Let $n\geq 5$, $S_n$ the symmetric group on $n$ letters and $A_n$ the corresponding alternating group.

I want to show that every homomorphism $g:A_n\to S_n$ extends to an endomorphism $\tilde{g}:S_n\to S_n$ compatible with the inclusion $i:A_n\to A_n$, i.e. $\tilde{g}\circ i=g$.

Since, for $n\geq 5$ the group $A_n$ is simple, $g$ must be injective or trivial, so let us focus on the injective case. Since we need $\tilde{g}\circ i=g$, it follows that $\tilde{g}$ must be injective too.

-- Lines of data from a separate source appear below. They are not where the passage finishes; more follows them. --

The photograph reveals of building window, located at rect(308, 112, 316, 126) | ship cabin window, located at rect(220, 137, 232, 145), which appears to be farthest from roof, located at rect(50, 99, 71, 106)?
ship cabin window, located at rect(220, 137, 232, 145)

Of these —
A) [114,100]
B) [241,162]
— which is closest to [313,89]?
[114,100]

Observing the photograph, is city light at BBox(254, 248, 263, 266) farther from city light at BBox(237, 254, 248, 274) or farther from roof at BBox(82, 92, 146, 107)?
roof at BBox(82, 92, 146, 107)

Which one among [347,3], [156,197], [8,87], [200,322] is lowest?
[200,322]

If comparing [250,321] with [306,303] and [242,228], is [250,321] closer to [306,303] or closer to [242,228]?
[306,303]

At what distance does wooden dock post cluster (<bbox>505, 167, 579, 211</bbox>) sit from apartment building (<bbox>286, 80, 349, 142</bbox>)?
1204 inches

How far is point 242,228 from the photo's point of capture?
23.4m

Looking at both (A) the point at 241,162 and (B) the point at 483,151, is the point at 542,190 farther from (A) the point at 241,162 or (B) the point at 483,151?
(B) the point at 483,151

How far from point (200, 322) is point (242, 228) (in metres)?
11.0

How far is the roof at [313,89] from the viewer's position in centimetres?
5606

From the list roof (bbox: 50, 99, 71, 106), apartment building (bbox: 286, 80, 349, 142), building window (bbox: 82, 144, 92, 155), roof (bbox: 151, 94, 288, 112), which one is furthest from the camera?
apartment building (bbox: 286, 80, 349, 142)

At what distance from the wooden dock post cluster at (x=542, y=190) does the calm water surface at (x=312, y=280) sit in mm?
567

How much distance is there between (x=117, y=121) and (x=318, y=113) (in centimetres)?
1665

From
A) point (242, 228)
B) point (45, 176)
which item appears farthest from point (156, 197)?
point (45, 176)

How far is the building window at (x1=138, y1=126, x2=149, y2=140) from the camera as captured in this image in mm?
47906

From groupprops I know that for $n\geq 5$ the elements of $End(S_n)$ are one of these three types: automorphisms, trivial, have image of order two.

Therefore, $\tilde{g}$ must be an automorphism. From the same page I know that for $n\neq 6$ we have $Aut(A_n)=Aut(S_n)=S_n$, all of them given by conjugation. Now, since $g$ is an isomorphism onto its image, my first question raises:

1. Are there subgroups of $S_n$ isomorphic to $A_n$ which are not equal to $A_n$ (defined as the subgroup of even permutations)? If not, then $g$ is an automorphism of $A_n$, which is given by conjugation by an element of $S_n$ and therefore can be easily extended to all $S_n$.

For the case $n=6$, I haven't been able to find the automorphism structure of $S_n$ and $A_n$, I only know that $S_n< Aut(S_n)=Aut(A_n)$. So my second question is:

2. How can I extend $g$ when $n=6$?

Answer 1

Suppose $H=g(A_n)\ne A_n$ so $H\cap A_n\ne A_n$.

Since $[S_n:H]=2$, $H\trianglelefteq S_n$ and therefore $H\cap A_n\trianglelefteq A_n$ contradicting the fact $A_n$ is simple.

Hence $g$ is an automorphism of $A_n$ and you know the rest.